▶ _Metin_:
İşte Onlar
ODTÜ Edebiyat Kulübü olarak, birçok değerli ustayı davet etmiştik. Bir tanesi hariç geldiler, konuştular, söyleştiler; ışıklarından yararlandık… Bu söyleşilerin arka planında, kişisel ilişkilerimiz oldu, gözlemlerimiz oldu.
İşte onlar…
Attilâ İlhan
Elbette ilk olarak Attilâ İlhan ile başlayacağım. Elbette dedim, benim yaşamımı o kadar derin etkiledi ki, ben de o kadar büyük emeği var ki… Attilâ Usta ile ilgili, ışıklara karıştığı günlerde ağlayarak yazdığım yazı, birkaç dergide yayınlanmıştı.
O kadar çok anım var ki, ama tek bir fotoğrafım yok biliyor musunuz? Hayıflanmak neye yarar?
ODTÜ Edebiyat Kulübü’nü kurar kurmaz, kimi davet edelim diye düşünmeye başladık. Erol Sayın’ın önerisi üzerine, Attila İlhan ile başlamak istedik, söyleşi dizimize. Davet işi bana düştü. Tunalı Hilmi caddesindeki, Bilgi Yayınevi bürosuna gittim. O gün tanıştım büyük usta Attila İlhan ile… O’nu hep sevecen bir yüzle anımsıyorum, örneğin kaşlarını çatık hiç görmedim. Hiç mi sinirlenmez bir insan? Hep öğretti, ufku gösterdi ama sınır çizmedi hiç. Ağabey gibiydi, hiçbir genç şairin şiiri üzerinde kırmızı çizgiler koymadı, hiçbir mısranın nasıl yazılması gerektiğini söylemedi. Hiç incitmedi. Ama oku dedi, şiir oku, Divan, Halk, Cumhuriyet… “Odaya kapan, bağıra çağıra oku; sesini duya duya oku… Kendi şiirlerini de böyle yaz, böyle çalış. Şiirin müziği vardır, müziğini yakala.”…
Gençleri hep sevdi, hep destekledi. Omzunu koydu hep, omuzlarının yanına. Heybeti ile hiç ezmedi, hep destekledi. O Usta’nın hası idi. Şairin hası olduğu gibi.

▶ _Beklenen_:
Attilâ İlhan üzerine anı metnini hiçbir değişiklik yapmadan baştan sona alıntılayın. Kayıtların metinle bir ilgisi yoktur.

(Saklanan veriler)
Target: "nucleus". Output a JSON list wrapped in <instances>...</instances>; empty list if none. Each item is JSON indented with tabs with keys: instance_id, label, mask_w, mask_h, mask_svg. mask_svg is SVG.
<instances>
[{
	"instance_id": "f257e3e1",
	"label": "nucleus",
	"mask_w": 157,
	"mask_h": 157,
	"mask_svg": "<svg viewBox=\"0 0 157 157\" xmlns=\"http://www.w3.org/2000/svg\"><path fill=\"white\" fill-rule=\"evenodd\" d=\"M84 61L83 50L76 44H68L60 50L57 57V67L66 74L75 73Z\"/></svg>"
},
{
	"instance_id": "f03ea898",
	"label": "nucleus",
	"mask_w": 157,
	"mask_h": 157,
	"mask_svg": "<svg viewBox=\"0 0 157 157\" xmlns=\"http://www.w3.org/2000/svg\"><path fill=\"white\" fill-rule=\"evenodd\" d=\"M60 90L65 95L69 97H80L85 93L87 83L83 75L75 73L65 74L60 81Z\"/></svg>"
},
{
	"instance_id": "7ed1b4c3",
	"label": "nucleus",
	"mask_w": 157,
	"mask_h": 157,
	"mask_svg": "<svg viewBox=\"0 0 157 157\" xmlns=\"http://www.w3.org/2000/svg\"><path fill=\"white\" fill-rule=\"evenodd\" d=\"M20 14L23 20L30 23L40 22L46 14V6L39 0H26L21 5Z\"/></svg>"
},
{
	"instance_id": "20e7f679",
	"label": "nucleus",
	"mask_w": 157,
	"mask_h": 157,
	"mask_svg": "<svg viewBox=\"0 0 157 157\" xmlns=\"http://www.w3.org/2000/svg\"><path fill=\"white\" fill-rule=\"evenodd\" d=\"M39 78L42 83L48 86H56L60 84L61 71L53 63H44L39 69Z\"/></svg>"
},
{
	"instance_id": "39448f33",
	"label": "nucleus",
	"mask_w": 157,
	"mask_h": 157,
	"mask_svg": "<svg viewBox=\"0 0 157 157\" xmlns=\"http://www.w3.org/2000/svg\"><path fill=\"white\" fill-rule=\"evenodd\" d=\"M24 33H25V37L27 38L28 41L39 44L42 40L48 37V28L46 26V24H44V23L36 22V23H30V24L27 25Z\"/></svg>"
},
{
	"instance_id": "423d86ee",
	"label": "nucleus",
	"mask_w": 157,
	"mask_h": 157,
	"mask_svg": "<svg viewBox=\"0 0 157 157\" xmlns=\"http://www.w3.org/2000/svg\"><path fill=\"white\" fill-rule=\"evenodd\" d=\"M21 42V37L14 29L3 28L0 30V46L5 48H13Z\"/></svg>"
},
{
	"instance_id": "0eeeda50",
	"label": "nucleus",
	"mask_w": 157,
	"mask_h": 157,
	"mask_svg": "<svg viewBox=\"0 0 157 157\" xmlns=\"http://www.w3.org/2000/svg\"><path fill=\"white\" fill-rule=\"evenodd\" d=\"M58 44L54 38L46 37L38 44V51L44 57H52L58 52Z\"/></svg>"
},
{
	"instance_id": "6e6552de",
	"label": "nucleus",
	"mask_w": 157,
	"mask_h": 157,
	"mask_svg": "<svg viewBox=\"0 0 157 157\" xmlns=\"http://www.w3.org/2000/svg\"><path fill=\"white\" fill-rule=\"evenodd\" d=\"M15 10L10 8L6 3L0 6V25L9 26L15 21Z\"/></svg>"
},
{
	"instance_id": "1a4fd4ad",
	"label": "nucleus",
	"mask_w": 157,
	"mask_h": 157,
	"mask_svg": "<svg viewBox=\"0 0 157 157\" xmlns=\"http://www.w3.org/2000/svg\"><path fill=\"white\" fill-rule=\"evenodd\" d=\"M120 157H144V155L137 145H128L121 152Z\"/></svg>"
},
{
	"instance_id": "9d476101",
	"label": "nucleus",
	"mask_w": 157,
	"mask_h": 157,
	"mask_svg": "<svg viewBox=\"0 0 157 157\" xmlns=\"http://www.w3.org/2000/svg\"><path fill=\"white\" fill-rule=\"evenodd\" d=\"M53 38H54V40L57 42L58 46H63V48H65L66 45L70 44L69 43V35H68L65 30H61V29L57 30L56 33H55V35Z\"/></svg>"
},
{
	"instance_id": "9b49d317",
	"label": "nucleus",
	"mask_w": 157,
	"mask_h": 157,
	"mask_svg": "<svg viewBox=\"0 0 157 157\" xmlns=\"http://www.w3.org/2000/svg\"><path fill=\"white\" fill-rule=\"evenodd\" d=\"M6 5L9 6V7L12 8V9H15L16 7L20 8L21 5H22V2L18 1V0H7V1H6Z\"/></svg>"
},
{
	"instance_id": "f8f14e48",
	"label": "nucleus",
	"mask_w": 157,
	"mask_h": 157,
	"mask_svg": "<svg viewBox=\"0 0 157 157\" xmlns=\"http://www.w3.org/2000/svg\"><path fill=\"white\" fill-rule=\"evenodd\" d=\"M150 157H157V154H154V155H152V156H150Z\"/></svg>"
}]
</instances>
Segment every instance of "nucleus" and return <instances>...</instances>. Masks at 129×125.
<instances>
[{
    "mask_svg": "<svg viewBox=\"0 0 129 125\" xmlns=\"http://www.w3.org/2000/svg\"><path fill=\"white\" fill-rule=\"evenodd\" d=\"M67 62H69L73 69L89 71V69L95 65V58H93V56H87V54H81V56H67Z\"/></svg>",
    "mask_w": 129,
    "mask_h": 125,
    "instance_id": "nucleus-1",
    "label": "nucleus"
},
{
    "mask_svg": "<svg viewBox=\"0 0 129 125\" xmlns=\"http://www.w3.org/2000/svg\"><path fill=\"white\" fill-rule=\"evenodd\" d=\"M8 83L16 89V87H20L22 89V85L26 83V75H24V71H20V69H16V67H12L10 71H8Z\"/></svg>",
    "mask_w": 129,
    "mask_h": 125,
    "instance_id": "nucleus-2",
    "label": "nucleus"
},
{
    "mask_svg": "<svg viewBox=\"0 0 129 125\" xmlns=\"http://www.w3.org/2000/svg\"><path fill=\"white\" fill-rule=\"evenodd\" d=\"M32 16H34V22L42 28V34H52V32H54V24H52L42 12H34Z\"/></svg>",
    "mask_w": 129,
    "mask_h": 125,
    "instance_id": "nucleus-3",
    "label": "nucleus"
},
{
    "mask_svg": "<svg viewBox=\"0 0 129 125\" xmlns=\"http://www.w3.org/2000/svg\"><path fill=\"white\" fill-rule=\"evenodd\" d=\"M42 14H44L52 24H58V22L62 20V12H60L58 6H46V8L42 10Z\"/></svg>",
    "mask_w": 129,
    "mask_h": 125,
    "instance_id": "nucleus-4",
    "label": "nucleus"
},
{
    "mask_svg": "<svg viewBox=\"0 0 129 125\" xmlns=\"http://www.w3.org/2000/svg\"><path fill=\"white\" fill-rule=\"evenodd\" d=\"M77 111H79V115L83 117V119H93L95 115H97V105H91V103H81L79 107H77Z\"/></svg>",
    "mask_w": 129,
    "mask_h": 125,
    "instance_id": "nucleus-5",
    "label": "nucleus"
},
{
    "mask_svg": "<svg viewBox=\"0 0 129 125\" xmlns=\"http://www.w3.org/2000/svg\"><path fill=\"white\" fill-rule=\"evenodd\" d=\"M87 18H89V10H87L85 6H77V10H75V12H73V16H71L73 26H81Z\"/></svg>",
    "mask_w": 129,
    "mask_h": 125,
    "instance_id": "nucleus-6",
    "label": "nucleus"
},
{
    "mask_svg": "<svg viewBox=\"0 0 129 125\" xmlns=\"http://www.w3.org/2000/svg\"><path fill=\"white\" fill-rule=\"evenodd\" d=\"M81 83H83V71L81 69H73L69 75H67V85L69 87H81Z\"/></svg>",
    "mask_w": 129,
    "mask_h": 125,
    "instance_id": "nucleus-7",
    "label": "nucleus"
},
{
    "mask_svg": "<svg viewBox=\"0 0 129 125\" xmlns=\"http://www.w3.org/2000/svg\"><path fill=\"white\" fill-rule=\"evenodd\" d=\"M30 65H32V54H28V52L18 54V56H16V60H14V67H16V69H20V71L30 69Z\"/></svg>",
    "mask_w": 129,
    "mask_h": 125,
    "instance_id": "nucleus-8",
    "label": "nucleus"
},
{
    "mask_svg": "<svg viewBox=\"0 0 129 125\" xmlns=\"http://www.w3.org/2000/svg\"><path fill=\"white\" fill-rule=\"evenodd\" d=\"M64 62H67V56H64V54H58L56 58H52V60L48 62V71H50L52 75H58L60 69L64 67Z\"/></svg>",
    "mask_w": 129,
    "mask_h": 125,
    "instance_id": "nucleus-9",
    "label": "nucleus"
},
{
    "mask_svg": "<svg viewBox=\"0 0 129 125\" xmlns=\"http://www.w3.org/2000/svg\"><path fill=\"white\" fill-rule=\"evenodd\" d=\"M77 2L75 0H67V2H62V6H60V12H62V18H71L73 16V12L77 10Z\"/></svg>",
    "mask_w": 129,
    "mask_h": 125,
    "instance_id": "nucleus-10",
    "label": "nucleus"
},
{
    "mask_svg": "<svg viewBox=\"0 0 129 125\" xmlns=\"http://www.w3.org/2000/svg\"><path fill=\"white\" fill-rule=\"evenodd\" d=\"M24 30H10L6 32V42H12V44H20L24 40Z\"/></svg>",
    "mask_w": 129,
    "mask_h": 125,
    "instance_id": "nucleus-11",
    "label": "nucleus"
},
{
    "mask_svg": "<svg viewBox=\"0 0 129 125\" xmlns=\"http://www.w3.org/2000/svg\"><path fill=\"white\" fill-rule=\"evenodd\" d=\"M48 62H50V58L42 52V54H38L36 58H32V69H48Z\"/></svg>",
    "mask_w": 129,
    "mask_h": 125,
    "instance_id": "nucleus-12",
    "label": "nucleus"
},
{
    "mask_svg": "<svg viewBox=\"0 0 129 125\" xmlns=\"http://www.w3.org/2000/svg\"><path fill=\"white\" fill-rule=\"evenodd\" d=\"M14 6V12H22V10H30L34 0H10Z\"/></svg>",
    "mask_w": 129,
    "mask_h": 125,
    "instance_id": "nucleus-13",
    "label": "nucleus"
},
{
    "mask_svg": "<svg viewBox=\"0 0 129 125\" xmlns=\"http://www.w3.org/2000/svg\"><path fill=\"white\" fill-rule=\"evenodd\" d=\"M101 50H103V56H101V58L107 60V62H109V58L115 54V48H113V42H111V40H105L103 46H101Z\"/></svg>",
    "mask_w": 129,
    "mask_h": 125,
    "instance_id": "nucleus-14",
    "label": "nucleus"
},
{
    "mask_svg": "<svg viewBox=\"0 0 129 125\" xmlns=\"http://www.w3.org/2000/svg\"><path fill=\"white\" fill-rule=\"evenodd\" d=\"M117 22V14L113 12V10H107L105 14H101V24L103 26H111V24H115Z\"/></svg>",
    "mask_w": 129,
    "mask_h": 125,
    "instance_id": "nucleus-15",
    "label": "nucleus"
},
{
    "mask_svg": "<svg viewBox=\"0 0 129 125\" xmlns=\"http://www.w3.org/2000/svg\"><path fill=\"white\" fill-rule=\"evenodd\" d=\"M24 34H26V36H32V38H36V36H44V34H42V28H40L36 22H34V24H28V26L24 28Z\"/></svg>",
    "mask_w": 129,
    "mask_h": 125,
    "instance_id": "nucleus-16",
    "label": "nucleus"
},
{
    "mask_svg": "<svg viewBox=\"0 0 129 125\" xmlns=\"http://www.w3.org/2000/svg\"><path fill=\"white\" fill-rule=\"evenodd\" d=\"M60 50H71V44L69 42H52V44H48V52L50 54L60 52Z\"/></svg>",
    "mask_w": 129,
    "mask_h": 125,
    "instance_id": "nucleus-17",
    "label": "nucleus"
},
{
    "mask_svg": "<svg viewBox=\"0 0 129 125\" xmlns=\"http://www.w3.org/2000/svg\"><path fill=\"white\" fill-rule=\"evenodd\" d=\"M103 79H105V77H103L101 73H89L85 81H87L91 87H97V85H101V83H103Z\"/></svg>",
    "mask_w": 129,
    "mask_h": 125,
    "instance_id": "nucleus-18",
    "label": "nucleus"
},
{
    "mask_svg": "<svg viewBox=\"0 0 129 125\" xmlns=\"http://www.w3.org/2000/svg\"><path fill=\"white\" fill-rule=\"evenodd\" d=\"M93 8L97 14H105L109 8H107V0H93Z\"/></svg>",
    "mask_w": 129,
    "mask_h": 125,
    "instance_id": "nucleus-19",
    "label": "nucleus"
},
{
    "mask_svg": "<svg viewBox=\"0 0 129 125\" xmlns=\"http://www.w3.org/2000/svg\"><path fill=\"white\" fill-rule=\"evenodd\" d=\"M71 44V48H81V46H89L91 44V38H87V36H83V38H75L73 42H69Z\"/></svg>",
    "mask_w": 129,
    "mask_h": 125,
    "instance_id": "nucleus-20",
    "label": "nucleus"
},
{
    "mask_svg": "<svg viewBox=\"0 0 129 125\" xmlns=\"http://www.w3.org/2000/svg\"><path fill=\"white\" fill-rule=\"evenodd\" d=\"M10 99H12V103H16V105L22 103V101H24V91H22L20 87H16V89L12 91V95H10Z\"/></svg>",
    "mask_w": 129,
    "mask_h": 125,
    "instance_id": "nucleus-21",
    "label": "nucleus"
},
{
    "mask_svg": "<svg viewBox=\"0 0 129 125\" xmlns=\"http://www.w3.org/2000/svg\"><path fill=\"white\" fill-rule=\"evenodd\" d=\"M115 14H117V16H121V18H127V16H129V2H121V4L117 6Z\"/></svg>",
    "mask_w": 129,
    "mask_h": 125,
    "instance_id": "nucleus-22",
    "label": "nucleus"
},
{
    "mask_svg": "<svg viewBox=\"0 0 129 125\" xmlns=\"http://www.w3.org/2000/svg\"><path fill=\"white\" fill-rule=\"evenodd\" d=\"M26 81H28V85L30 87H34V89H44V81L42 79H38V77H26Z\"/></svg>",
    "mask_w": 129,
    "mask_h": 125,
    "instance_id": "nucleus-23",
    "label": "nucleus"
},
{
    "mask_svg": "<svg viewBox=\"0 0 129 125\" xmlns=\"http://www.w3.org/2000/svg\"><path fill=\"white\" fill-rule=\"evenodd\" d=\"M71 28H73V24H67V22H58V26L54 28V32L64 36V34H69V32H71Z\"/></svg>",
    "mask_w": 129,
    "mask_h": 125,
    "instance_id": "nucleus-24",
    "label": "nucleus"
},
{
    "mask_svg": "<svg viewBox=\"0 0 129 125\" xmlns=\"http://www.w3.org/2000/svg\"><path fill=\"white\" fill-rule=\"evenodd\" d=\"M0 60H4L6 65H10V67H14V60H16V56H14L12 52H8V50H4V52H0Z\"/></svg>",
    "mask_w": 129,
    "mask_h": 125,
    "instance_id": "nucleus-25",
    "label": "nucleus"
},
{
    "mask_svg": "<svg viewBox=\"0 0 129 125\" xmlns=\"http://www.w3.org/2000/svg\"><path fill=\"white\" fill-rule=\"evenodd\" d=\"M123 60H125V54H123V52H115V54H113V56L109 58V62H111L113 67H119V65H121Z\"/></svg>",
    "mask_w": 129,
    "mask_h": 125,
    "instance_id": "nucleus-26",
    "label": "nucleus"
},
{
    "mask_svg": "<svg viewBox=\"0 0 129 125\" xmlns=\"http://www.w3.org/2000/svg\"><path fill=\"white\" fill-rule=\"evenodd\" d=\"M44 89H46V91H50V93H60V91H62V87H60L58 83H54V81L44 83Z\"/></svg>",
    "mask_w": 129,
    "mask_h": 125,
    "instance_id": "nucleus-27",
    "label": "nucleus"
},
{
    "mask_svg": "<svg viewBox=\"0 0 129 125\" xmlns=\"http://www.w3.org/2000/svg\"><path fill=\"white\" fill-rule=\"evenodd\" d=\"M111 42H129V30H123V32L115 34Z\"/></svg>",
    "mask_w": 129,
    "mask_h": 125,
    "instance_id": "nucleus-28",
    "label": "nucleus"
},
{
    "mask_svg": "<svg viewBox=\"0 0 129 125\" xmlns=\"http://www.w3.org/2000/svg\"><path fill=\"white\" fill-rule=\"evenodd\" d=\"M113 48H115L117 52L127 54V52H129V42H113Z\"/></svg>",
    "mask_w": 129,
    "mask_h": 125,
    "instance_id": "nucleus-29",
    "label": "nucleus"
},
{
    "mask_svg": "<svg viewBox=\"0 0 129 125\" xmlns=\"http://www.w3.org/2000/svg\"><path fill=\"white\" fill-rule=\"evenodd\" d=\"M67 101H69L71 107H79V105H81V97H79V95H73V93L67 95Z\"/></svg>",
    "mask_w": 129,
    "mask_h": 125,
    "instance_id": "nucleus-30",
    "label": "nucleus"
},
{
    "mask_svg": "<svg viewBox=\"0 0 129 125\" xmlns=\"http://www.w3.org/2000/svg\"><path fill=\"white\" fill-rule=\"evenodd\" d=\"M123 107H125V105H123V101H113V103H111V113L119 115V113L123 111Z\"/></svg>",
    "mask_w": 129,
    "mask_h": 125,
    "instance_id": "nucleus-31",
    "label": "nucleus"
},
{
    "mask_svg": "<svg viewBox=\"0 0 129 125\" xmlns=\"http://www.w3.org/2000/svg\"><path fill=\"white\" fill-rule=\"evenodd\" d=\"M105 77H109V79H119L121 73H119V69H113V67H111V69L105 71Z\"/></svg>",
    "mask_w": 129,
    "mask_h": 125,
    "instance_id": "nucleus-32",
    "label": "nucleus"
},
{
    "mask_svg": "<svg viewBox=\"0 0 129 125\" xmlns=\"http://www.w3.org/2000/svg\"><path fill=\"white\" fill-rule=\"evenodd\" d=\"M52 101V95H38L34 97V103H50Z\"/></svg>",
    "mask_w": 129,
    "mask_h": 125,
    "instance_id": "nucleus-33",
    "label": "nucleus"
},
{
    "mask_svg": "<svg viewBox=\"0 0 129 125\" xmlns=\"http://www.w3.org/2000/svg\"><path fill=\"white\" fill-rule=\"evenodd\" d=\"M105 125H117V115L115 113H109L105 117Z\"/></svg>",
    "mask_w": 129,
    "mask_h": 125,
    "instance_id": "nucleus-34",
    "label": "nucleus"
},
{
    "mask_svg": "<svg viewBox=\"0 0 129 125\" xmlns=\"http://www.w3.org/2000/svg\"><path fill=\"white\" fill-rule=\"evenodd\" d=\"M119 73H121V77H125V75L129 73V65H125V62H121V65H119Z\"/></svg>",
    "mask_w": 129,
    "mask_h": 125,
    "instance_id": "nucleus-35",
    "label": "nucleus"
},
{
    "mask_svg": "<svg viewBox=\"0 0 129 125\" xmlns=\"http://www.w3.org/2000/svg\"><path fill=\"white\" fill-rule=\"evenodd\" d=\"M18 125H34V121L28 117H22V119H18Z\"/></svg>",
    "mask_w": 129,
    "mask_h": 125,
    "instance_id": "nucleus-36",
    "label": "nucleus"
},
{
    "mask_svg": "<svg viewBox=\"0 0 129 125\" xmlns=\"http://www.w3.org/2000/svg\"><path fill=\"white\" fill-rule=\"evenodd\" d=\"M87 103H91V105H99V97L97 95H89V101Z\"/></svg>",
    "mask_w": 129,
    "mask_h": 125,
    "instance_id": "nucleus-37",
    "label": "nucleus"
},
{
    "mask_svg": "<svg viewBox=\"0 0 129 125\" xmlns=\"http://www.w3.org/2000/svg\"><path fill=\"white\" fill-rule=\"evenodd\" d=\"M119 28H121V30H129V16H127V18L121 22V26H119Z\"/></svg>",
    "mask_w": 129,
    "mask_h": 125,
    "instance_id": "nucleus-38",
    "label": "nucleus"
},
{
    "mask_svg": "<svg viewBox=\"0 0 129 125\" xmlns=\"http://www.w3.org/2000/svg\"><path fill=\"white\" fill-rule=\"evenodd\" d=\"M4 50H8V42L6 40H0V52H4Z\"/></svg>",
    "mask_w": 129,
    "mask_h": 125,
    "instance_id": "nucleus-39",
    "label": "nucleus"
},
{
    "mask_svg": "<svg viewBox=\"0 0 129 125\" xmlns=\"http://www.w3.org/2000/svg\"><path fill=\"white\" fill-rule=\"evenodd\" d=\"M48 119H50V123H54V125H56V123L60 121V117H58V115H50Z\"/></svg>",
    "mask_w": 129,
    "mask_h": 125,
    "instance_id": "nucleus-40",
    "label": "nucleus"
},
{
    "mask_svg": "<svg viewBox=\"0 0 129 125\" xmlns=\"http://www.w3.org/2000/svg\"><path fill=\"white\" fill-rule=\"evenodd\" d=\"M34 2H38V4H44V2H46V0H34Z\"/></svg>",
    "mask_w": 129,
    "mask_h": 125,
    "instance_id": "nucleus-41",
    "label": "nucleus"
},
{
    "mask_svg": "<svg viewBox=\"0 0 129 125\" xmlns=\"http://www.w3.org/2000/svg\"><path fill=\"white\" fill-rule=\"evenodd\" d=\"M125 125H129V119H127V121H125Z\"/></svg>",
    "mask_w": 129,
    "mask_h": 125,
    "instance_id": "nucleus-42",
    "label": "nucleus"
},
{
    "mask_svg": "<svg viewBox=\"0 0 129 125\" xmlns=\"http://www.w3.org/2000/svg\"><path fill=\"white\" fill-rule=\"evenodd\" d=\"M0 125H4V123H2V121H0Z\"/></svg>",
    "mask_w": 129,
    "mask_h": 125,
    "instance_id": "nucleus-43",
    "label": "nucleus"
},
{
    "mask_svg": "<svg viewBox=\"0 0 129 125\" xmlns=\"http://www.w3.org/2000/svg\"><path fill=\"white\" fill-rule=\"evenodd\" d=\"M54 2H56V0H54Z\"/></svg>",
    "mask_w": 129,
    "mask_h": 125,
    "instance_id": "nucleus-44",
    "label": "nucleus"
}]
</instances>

▶ _Yanıt_:
İşte Onlar
ODTÜ Edebiyat Kulübü olarak, birçok değerli ustayı davet etmiştik. Bir tanesi hariç geldiler, konuştular, söyleştiler; ışıklarından yararlandık… Bu söyleşilerin arka planında, kişisel ilişkilerimiz oldu, gözlemlerimiz oldu.
İşte onlar…
Attilâ İlhan
Elbette ilk olarak Attilâ İlhan ile başlayacağım. Elbette dedim, benim yaşamımı o kadar derin etkiledi ki, ben de o kadar büyük emeği var ki… Attilâ Usta ile ilgili, ışıklara karıştığı günlerde ağlayarak yazdığım yazı, birkaç dergide yayınlanmıştı.
O kadar çok anım var ki, ama tek bir fotoğrafım yok biliyor musunuz? Hayıflanmak neye yarar?
ODTÜ Edebiyat Kulübü’nü kurar kurmaz, kimi davet edelim diye düşünmeye başladık. Erol Sayın’ın önerisi üzerine, Attila İlhan ile başlamak istedik, söyleşi dizimize. Davet işi bana düştü. Tunalı Hilmi caddesindeki, Bilgi Yayınevi bürosuna gittim. O gün tanıştım büyük usta Attila İlhan ile… O’nu hep sevecen bir yüzle anımsıyorum, örneğin kaşlarını çatık hiç görmedim. Hiç mi sinirlenmez bir insan? Hep öğretti, ufku gösterdi ama sınır çizmedi hiç. Ağabey gibiydi, hiçbir genç şairin şiiri üzerinde kırmızı çizgiler koymadı, hiçbir mısranın nasıl yazılması gerektiğini söylemedi. Hiç incitmedi. Ama oku dedi, şiir oku, Divan, Halk, Cumhuriyet… “Odaya kapan, bağıra çağıra oku; sesini duya duya oku… Kendi şiirlerini de böyle yaz, böyle çalış. Şiirin müziği vardır, müziğini yakala.”…
Gençleri hep sevdi, hep destekledi. Omzunu koydu hep, omuzlarının yanına. Heybeti ile hiç ezmedi, hep destekledi. O Usta’nın hası idi. Şairin hası olduğu gibi.